«A 'revolução petrolífera' (...) foi acentuada na última
reunião da OPEP (Organização dos Países Exportadores de Petróleo). Nessa
reunião a Arábia Saudita impediu os cortes na produção de petróleo
desejados por vários países produtores, como a Venezuela e a Nigéria,
aflitos com a queda dos preços do crude. A recusa saudita acelerou a
queda.
A OPEP esteve na origem dos dois grandes "choques petrolíferos", com
aumentos brutais do preço do crude em 1973 e 1979. Choques que puseram
fim a três décadas de notável crescimento económico do mundo
industrializado. Surgiu, então, um fenómeno novo: a ocorrência
simultânea de inflação (impulsionada pelo encarecimento do petróleo) e
de estagnação económica - a 'estagflação'. Só que nessa altura a OPEP
abastecia mais de metade do mercado mundial de crude; hoje abastece,
quando muito, um terço. A OPEP já não é o 'papão' que era.
Para Portugal, que importa todo o petróleo e o gás natural que consome, a
descida do seu custo ajuda o crescimento económico. Mas seria uma
ilusão pensar que os preços do crude se manterão durante longos anos nos
baixos níveis actuais. O mercado funciona, mesmo num sector tão
politizado como o do petróleo. Em 1987 o barril de crude valia metade do
preço de 1981. E hoje custa menos de metade do que custava em 2008.

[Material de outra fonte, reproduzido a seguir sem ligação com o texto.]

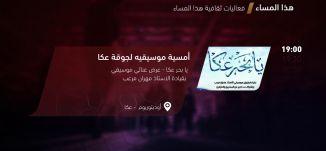 عرض غنائي موسيقي بقيادة الاستاذ مهران مرعب - فعاليات ثقافية هذا المساء - 14-9-2017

A recusa saudita de reduzir a produção teve intuitos políticos -
prejudicar o Irão e a Rússia, cujos custos de produção petrolífera são
muito superiores aos sauditas, os mais baixos do mundo, entre 5 e 10
dólares o barril. Mas também visou combater o espectacular crescimento
da produção de petróleo e gás nos Estados Unidos graças à perfuração de
rochas de xisto (fracking).
Com o barril de crude ao actual preço à volta de 70 dólares vários
empreendimentos americanos que recorrem ao fracking (não todos, longe
disso) tornam-se deficitários. O que pode levar à paragem da respectiva
produção ou, pelo menos, à suspensão de novos investimentos. Em regra as
grandes multinacionais petrolíferas só lançam empreendimentos de alto
custo (no mar, sobretudo) com o barril a 80 dólares.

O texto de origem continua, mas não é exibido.